When it comes to taking on new practices, we tend to overly consult the experts because we fear our own intelligence. Will you make mistakes? Definitely. Will you make discoveries? Definitely. If you are honoring your experience and pursuing your own well being without hurting yourself and anyone else, you are doing this practice correctly. If you find it hard to give yourself permission immediately, take mine until you feel ready to do so. As one of my favorite mentors says, “Doctor’s Orders.”
If you discover something that you think might provide self-compassion and well-being for others, feel free to submit it to me, and if it makes sense and I have your permission, I will publish it in my writings so that it can reach a wider audience.
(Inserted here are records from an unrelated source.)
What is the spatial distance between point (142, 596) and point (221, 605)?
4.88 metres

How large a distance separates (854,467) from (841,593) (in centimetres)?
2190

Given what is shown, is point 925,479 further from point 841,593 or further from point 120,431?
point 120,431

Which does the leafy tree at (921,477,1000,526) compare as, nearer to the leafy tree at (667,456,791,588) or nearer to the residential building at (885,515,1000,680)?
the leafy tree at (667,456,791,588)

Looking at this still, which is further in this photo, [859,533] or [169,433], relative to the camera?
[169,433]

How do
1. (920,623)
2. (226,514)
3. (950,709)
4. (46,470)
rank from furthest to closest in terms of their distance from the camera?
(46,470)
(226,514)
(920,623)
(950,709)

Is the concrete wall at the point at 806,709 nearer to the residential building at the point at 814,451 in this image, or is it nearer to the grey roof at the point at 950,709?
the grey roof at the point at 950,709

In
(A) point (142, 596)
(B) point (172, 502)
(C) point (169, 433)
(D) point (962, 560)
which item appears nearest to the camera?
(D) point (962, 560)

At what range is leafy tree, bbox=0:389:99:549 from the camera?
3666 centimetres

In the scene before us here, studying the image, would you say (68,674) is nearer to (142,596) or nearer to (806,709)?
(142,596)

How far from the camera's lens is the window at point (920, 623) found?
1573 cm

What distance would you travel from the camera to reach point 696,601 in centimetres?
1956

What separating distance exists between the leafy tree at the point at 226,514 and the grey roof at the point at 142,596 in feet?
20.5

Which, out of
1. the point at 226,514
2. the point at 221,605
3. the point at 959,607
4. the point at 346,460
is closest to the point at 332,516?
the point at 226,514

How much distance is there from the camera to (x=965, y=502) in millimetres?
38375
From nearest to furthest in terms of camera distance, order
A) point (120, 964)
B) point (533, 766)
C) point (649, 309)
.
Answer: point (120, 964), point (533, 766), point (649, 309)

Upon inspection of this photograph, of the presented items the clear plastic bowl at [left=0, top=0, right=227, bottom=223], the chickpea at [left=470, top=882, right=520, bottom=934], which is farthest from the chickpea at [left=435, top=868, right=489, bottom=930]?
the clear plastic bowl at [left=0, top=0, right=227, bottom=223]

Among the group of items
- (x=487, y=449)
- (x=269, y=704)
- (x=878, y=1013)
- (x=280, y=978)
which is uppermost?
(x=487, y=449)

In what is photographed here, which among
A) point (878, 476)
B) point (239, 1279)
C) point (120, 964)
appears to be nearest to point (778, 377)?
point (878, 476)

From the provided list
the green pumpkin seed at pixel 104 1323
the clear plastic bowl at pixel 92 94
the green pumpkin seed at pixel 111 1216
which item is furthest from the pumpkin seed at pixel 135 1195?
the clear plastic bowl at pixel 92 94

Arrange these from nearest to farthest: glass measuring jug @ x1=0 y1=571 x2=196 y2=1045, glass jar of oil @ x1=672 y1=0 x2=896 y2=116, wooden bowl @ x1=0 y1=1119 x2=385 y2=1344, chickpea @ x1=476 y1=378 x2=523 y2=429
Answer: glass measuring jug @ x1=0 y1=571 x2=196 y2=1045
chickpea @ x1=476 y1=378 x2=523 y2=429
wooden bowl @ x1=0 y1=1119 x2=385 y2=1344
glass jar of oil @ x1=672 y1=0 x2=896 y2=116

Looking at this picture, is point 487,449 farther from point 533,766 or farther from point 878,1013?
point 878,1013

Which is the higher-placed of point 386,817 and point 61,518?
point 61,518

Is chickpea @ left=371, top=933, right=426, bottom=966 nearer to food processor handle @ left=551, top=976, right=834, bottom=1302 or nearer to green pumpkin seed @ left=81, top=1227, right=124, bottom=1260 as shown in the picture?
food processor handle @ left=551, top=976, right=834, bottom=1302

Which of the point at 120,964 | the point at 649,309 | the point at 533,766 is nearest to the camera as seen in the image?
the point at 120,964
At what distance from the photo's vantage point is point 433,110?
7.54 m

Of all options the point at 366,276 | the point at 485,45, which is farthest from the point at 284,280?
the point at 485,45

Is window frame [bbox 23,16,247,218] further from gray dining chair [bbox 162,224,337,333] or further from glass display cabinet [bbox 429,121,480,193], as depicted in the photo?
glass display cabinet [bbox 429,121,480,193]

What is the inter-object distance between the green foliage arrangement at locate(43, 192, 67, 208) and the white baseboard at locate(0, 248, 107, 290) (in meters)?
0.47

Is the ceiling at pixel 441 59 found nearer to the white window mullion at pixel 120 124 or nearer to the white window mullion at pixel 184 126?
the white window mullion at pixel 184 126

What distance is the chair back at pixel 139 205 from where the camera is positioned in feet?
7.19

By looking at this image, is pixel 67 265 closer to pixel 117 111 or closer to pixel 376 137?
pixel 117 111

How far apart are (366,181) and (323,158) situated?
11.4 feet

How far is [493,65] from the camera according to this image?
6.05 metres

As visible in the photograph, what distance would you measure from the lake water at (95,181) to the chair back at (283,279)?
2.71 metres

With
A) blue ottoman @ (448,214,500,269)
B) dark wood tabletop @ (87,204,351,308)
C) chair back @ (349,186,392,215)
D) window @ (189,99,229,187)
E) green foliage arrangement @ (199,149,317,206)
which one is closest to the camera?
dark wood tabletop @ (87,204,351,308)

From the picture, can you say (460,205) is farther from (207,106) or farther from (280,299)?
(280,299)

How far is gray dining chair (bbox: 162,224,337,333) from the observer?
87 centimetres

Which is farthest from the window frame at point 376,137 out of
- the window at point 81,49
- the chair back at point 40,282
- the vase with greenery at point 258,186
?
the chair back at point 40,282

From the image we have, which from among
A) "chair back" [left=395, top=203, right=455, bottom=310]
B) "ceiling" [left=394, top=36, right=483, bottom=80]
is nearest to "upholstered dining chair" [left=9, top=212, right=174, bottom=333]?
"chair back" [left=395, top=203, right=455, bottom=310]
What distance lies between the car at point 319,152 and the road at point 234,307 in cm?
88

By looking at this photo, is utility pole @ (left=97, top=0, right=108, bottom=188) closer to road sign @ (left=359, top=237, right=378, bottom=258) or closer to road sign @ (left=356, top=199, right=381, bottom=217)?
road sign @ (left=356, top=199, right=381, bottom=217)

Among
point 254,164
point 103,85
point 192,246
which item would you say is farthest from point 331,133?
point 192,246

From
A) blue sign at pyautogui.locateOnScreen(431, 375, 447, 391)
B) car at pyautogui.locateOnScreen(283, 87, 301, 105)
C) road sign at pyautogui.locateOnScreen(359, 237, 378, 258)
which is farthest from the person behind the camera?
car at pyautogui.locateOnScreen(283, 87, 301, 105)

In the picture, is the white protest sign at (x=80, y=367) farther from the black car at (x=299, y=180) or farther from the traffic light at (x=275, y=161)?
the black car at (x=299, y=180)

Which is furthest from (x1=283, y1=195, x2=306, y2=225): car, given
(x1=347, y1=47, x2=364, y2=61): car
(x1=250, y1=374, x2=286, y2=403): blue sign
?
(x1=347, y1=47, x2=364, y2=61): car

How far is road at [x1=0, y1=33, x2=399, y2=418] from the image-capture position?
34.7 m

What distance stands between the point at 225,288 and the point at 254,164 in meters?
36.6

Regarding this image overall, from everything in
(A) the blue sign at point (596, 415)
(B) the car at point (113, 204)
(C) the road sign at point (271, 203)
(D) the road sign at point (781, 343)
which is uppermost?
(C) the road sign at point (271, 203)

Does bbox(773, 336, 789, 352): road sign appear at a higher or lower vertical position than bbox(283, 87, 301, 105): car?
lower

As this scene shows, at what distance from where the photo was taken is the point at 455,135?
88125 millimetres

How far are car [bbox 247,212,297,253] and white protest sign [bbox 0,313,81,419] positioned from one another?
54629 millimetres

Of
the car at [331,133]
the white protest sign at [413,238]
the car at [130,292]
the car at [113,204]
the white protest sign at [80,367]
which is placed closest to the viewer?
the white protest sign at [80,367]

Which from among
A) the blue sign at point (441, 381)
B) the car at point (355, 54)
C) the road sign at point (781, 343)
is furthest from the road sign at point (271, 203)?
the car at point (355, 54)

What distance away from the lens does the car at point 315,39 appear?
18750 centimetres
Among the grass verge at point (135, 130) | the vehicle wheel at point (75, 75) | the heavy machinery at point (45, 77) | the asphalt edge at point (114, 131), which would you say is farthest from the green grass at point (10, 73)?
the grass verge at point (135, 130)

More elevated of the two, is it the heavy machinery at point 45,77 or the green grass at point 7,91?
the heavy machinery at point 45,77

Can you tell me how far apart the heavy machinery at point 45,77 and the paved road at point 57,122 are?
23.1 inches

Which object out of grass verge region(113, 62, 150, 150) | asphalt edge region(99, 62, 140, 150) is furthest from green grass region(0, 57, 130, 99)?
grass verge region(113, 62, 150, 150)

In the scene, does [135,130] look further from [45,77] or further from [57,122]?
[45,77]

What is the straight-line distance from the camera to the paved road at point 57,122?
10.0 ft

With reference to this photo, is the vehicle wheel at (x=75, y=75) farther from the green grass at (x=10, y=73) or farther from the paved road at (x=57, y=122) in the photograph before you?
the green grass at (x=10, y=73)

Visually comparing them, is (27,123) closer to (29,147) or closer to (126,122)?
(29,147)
The two greatest goals of self-compassion practice are acceptance and kindness. Let them be your guides, and put on your archaeologist hat. Mine away at the goodness that is your heart, and remind yourself that the kind of wisdom that enables you to live of a life of acceptance, kindness, and vitality holds the greatest power. Embrace your wisdom and by extension your power.
Accept that we are guided by routines, and integrate self-compassion into your routines. Make these integrations short and doable. Sprinkle these self-compassion practices throughout your day. Use only the practices that feel like a fit, and trust your body’s intelligence to determine goodness of fit. Be a pioneer, and come up with practices that work best for you. Finding things that work, as long as they are driven by the good intentions of your heart, can only be empowering.
365 Days of Kindness. Self-Compassion. Day 55. In the Books.